◆ Exercise requirements ◆
Revise the passage on hosting guests below: rewrite it from the words "-Sharing beyond your" and stop after "requirements for entry.", replacing "case of beer" with "bottle of wine".

◆ Extract to read ◆
First and foremost when inviting people into your house you must come to terms with the guest on what is expected of them before or upon entry onto your property. If during the visit they overstep a boundary, politely let them know, if they continue to go against your wishes ask them to leave or do not invite them back. Understand that anything you give them of yours- for which you do not ask payment for upon delivery- is a gift. It is customary for frequent guests to bring something in trade for your hospitality but do not rely on this as a source of supplies. If you require something specific, like food or drink, then ask them before they arrive, or before they get too drunk to drive to the liquor store; good guests are more than happy to provide party supplies but it is up to the host to ask if supplies or funds are definitely required.
If at anytime you are unable to provide proper hospitality, then you need to stop inviting people into your space.
Improper hospitality includes:
-Assuming you can request anything of your guests because you provide a place for them to get together
-Providing food or drinks and after the fact telling guests they need to start paying you for them. It is your responsibility to make sure guests know ahead of time what is considered a gift and what isn’t. Everyone has different awareness of how large their contribution to the festivities should be.
-Sharing beyond your means. If something is beyond your means to share, DO NOT Share it. People understand this as long as you communicate it to them.
-Failing to take into account a guest’s contribution to the festivities (how many times has someone brought over a case of beer and only drank one, leaving the rest for later parties?) and focusing on your own monetary needs.
-Assuming guests who leave early and don’t drink as much need to contribute as much as guests who stay later and drink more.
-Relying on unspoken requirements for entry.
It is most difficult for a host to block the build up of a sense of ‘entitlement to respect’ from their guests. At that point, when a host seeks to exercise perceived power, the host has put themselves on a different level than their guests. This imbalance of perceived power makes true friendship impossible as guests are continuously pressured to do as the hosts desires under the guise of how long they have been “friends” and how long a guest has been invited over to utilize the host’s offered resources.
If a host demands compliance from a guest because of the longevity of their friendship…it is in the guest’s best interest to no longer choose to be a guest. If you meet at a bar and a friend needs help…..well…….that topic would be included in a different note titled: “On what makes a good friend.”

◆ Given records ◆
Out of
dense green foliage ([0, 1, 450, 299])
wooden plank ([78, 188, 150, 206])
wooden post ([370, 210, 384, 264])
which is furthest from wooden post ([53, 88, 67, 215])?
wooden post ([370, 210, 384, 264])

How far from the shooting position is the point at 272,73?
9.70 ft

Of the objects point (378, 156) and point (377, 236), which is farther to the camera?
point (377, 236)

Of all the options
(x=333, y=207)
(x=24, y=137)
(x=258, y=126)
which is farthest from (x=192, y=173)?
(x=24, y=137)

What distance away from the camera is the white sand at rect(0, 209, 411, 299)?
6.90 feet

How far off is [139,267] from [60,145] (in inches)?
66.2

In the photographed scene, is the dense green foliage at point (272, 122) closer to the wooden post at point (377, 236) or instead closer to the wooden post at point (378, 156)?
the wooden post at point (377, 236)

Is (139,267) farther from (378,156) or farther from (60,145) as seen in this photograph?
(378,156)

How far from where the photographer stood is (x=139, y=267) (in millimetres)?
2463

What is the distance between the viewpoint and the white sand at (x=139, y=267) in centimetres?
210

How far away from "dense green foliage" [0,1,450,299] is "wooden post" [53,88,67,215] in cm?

◆ Answer section ◆
-Sharing beyond your means. If something is beyond your means to share, DO NOT Share it. People understand this as long as you communicate it to them.
-Failing to take into account a guest’s contribution to the festivities (how many times has someone brought over a bottle of wine and only drank one, leaving the rest for later parties?) and focusing on your own monetary needs.
-Assuming guests who leave early and don’t drink as much need to contribute as much as guests who stay later and drink more.
-Relying on unspoken requirements for entry.